The turnaround model could be a road to greater growth for the charter-school movement which, after 16 years, comprises 1.4 million students in 4,600 schools — still only about 4% of all public schools. Charters, which are funded with public dollars but are typically free of school-district and teacher-union restrictions, have typically been regarded as labs of innovation (though a recent Stanford University study makes the case that charter-school quality can range greatly, from great to not so great). Many charter principals have full control over the hiring and firing of teachers, full control of what curriculum they choose to teach on a daily and weekly basis, and full control over how long their school day should be — all the things that are typically dictated from a central office in a typical public school.

That freedom from bureaucracy is exactly why people go into the charter-school business in the first place, says Nelson Smith, president and CEO of the National Alliance for Public Charter Schools. And it's exactly what would need to stay in place if school districts are serious about having charter operators come in and take over parts of, or entire, failing schools. "It shouldn't be thought of as trying to change the ocean liner's course," says Smith, but rather, to carry out his metaphor, rebuilding the entire ship. "It would have to be really starting a new school with a new culture and new adults in the building."

Such a radical approach — where, as Duncan says, "the children stay and all the adults leave" — is one of several turnaround options that the Department of Education has endorsed. In Chicago, where Duncan was CEO of the city public school system for seven years, several schools underwent turnarounds under his watch. Results have been mixed, and because some union teachers lost their jobs, the process was — and continues to be — controversial. At a June 19 speech in Chicago, Duncan was welcomed home by a group of protesters railing against charters and turnarounds.

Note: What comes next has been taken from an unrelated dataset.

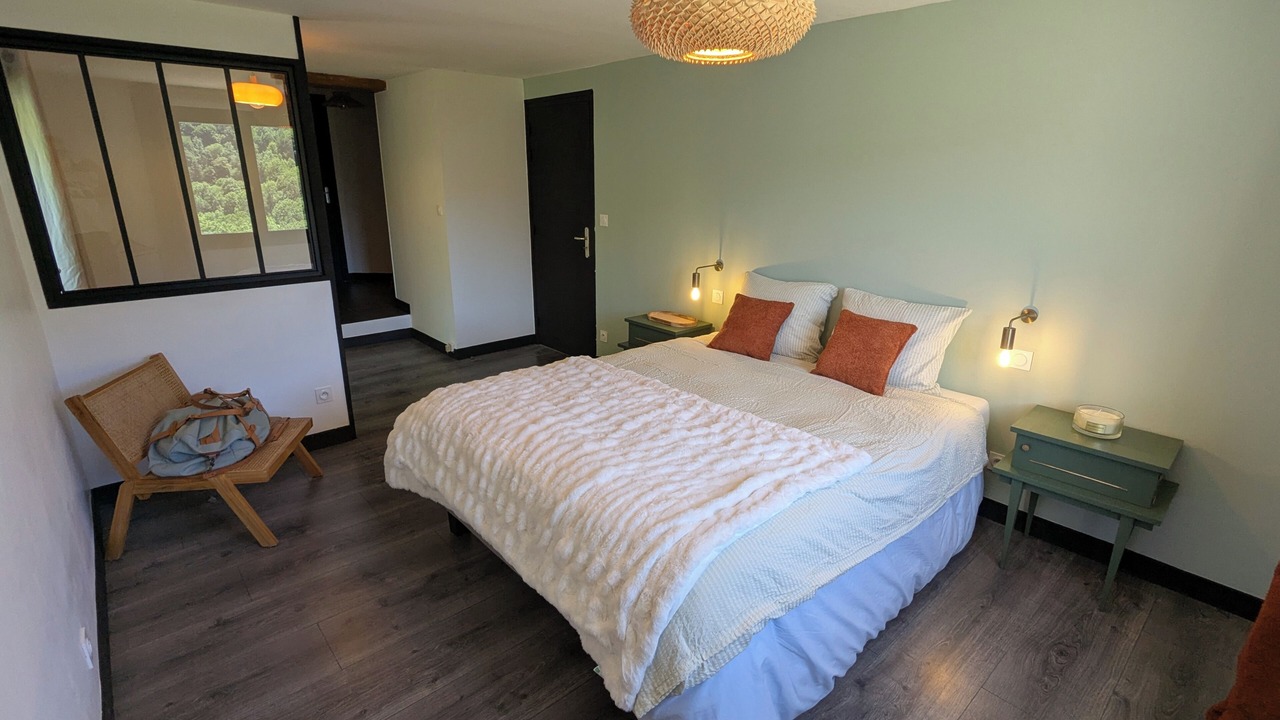 Photo of Bedroom in Gouaux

Zitzner, for one, is at least pleased by Duncan's overture, indicative as it is of possible ways that the charter industry could more closely work with school districts. "A lot of us feel that we're the redheaded stepchildren of the education industry, and only recently are some of us starting to get embraced by traditional educators," says Zitzner. "So if they want to work with us, if they want to give us facilities, and renovate those facilities, and give us full funding, and full autonomy, I would love to help do some turnarounds."

Yet, some see the turnaround model as a mostly hypothetical solution that has yet to provide results. "It's the audacity of hope in the extreme," says Mike Petrilli, who analyzes education programs and policy at the Thomas B. Fordham Institute, a conservative think tank. "There are very few examples in the country where we've been able to turn around failing schools. And those are just a handful. To go from a few dozen schools to 5,000 is quite audacious. It's not very clear how we're going to get from here to there."

Added to that is the fact that turnarounds are essentially the complete opposite of the prototypical charter-school mission. "It's fundamentally different from what charters are good at," says Petrilli. "What charter people know how to do is create a school from scratch, which is a very different animal from going into an existing school and fixing it." Looks like they'll be charting new territory.